Latency expectations: first token appears in 3–8 seconds on an 8B model with GPU, and full responses complete in 10–20 seconds depending on answer length. For internal HR or legal document search, that latency is entirely acceptable. For customer-facing applications where users expect sub-second responses, this architecture requires either a smaller model (Phi-3 Mini) or a more powerful GPU (A100, H100).

Frequently Asked Questions

Can a local RAG system handle Malayalam documents?

Yes, with the right embedding model. Use paraphrase-multilingual-MiniLM-L12-v2 from sentence-transformers — it handles Malayalam, Hindi, and Tamil without any API. Llama 3.1 can read and reason over Malayalam text, but its output quality improves when the system prompt is in English. A practical approach: embed and retrieve in Malayalam, then instruct the model to answer in whichever language the user asked in. For pure Malayalam Q&A, Qwen 2.5 7B performs noticeably better than Llama on Indic content.

How many documents can a local Chroma vector store handle before retrieval slows down?

With all-MiniLM-L6-v2 and Chroma on a standard SSD, retrieval stays under 200ms for up to 100,000 chunks — roughly 500–800 average-length PDFs. Beyond that, query latency climbs. The fix is Qdrant in Docker with HNSW indexing, which scales to millions of vectors without degradation. Retrieval is almost never the bottleneck in a local setup — Ollama inference at 3–8 seconds per query is the limiting factor, so optimising vector search before 100K chunks is premature.

Does running RAG on a private server make it DPDPA 2023 compliant?
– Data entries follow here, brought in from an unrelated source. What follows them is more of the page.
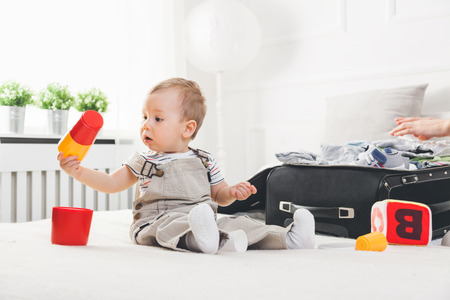 Travelling with kids. Cute toddler packing his clothes and toys for holidayの写真素材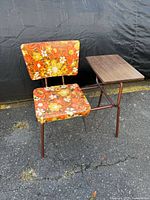 Front view of telephone table showing floral chair, side table and magazine rack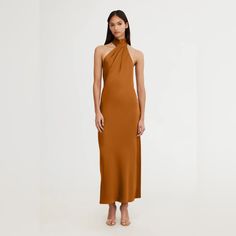 The Darcy Backless Dress In Caramel Is Perfect For Your Events This Season. Collared Neckline, Button Closure And Plunging Backline For A Feminine Finish. Perfect For Bridesmaids, Pair With A Simple Heel For A Complete Look. Elegant Brown Halter Neck Maxi Dress, Elegant Brown Halter Neck Dress, Spring Camel Dress, Flowy Floral Dress, Navy And White Dress, Green Velvet Dress, Floral Halter Dress, Velour Dress, Satin Long Sleeve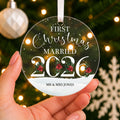 Personalised First Christmas Married Bauble 2026 – Mr & Mrs Names – shown held in the hand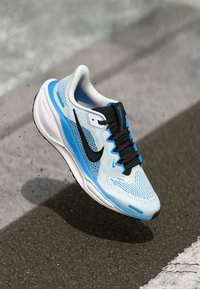 Baskets de course bleu clair avec une tige en mesh respirant, accents noirs et une semelle blanche rembourrée, dotées de surfaces texturées et de lacets.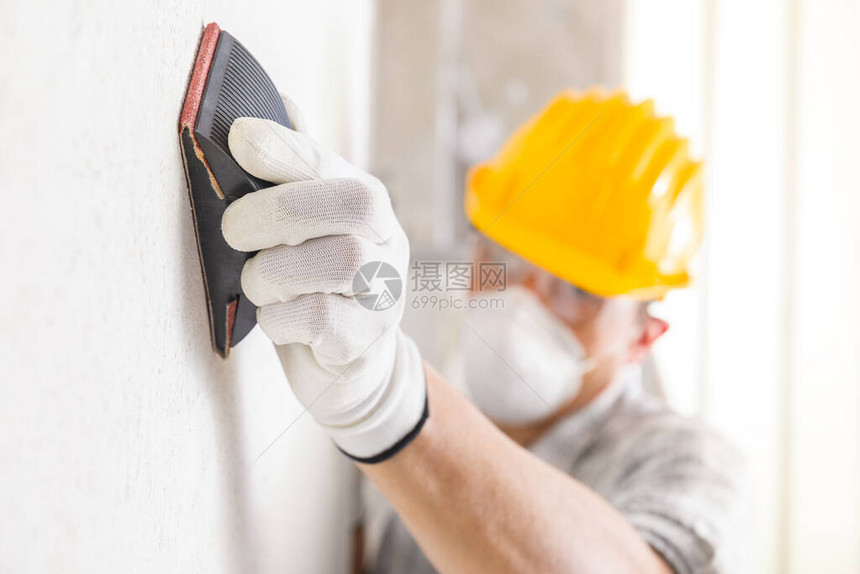 粉碎板或画家在翻修期间将白墙新石膏表面砂成沙子图片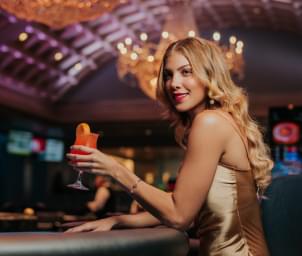 A woman wearing a dress sitting at the casino bar drinking a cocktail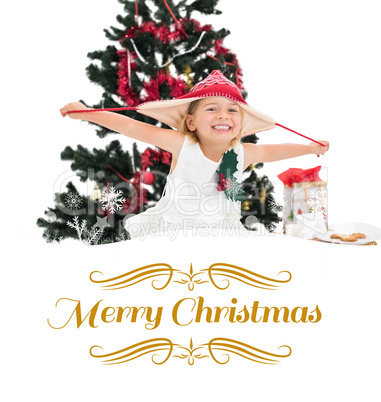 Composite image of festive little girl smiling at camera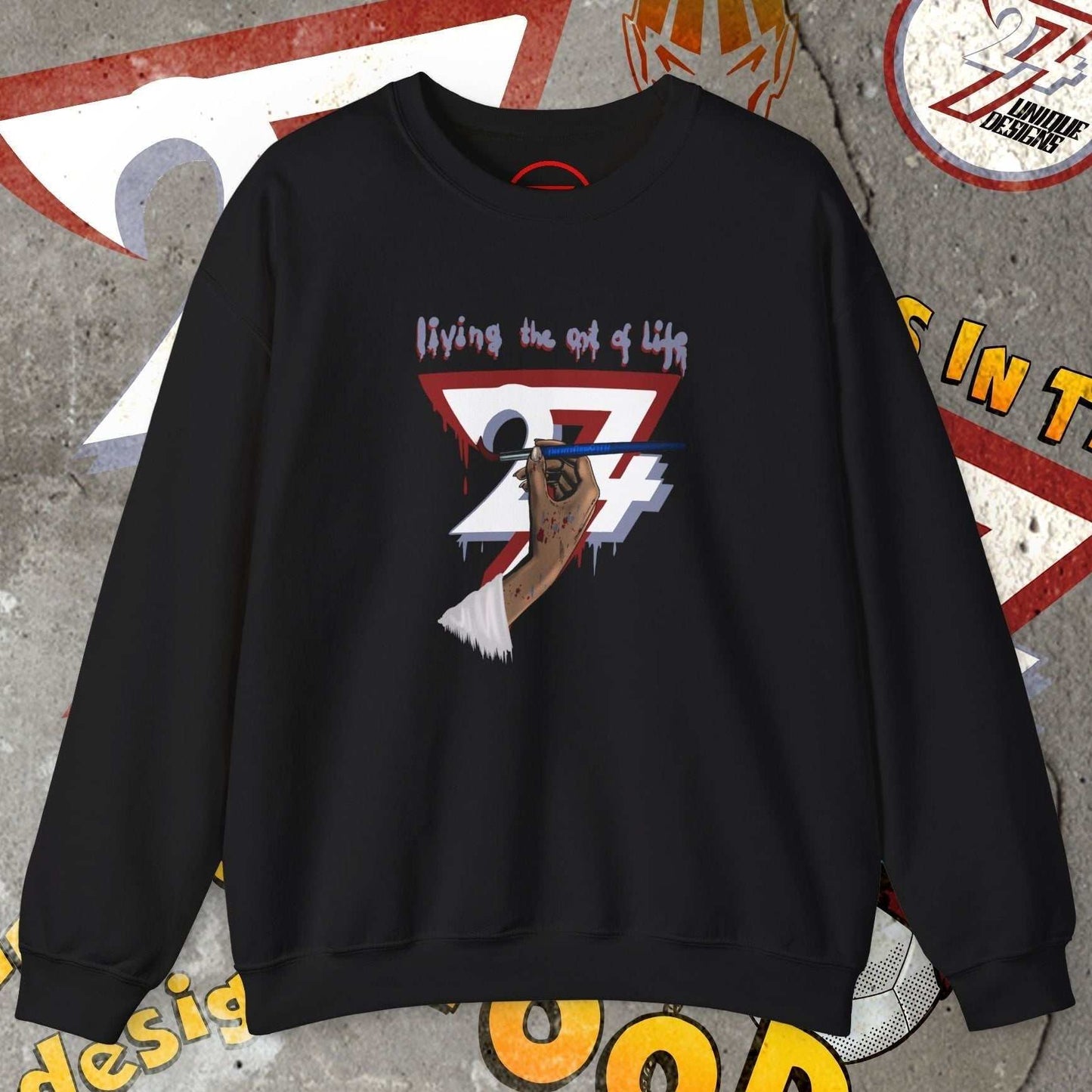 Black artist brush sweatshirt with hand-drawn bohemian design and "living the art of life" text on front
On-premises deployment is the most legally defensible architecture under India's Digital Personal Data Protection Act 2023, because no personal data crosses a border. Cloud options in AWS Mumbai (ap-south-1) or DigitalOcean Bengaluru also keep data within India and satisfy localisation requirements. However, DPDPA 2023 imposes consent and purpose-limitation obligations regardless of where data is stored — a private RAG system eliminates cross-border transfer risk but does not replace the need for a proper privacy notice and user consent mechanisms if the documents contain personal data.